- [DATASET ROWS]:
____
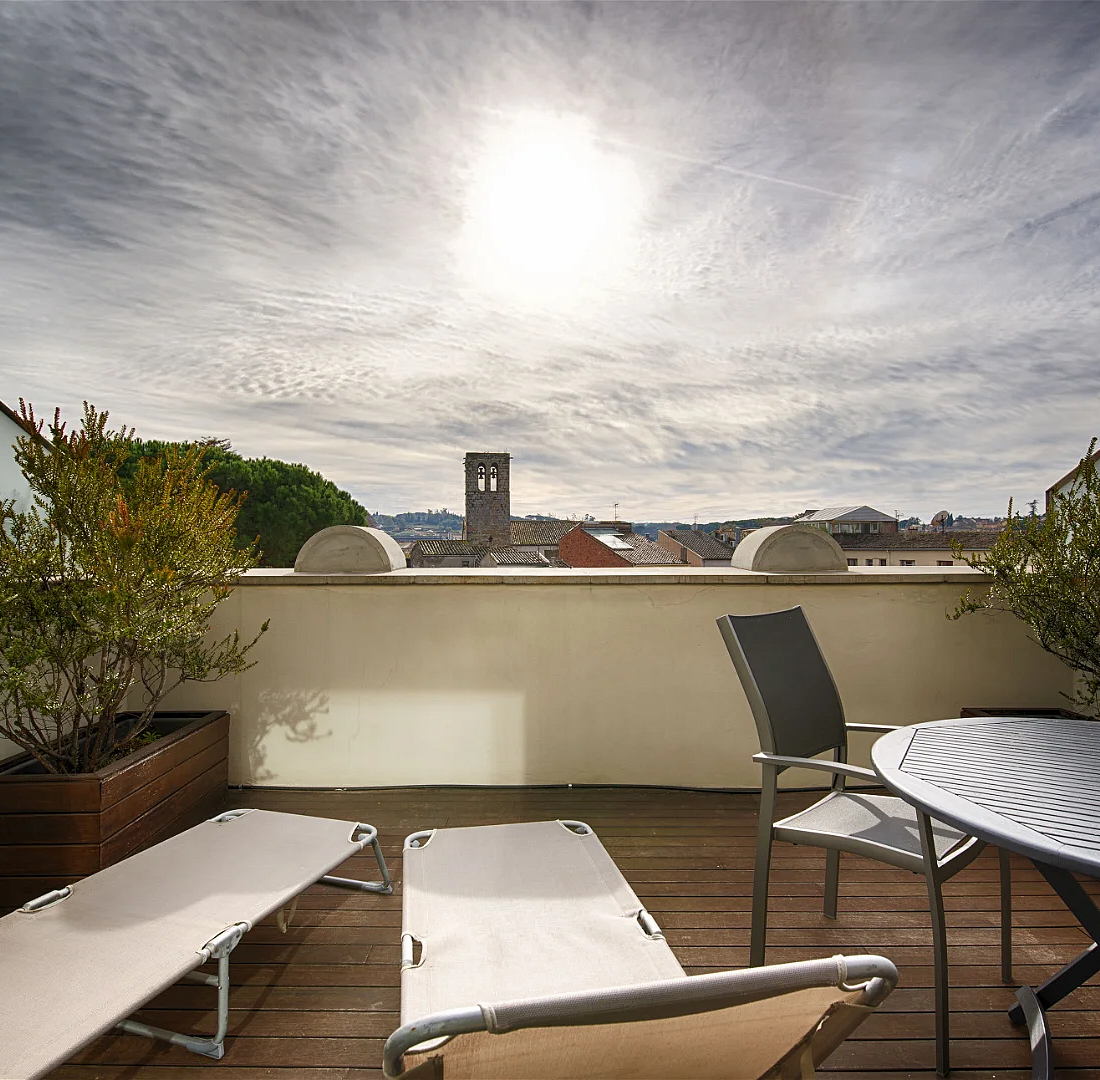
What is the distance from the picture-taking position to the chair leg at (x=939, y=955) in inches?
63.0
____
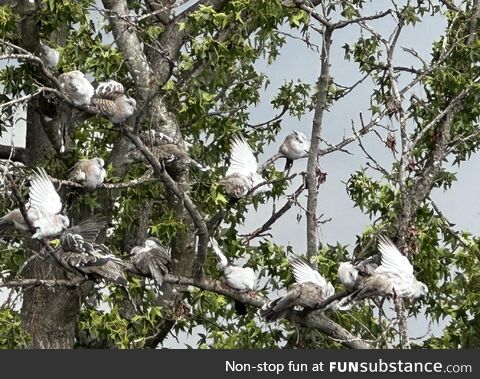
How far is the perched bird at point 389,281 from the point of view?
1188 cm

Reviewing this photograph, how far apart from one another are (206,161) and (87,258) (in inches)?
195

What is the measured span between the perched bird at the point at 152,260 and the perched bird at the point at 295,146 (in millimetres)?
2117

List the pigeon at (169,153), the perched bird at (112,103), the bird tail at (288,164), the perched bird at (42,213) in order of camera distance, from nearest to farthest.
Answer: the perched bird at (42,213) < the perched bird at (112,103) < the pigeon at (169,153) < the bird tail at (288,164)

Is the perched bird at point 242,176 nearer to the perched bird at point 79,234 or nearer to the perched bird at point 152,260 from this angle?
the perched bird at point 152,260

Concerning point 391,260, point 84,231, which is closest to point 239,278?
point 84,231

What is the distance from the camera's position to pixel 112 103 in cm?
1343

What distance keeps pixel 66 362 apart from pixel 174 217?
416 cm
____
- [WHAT THE TASK ASKS]: Copy out every line in the listing above that contains the word "pigeon". Uppercase and lowercase count as different.

- [COMPLETE OUTPUT]:
List the pigeon at (169,153), the perched bird at (112,103), the bird tail at (288,164), the perched bird at (42,213) in order of camera distance, from nearest to farthest.
Answer: the perched bird at (42,213) < the perched bird at (112,103) < the pigeon at (169,153) < the bird tail at (288,164)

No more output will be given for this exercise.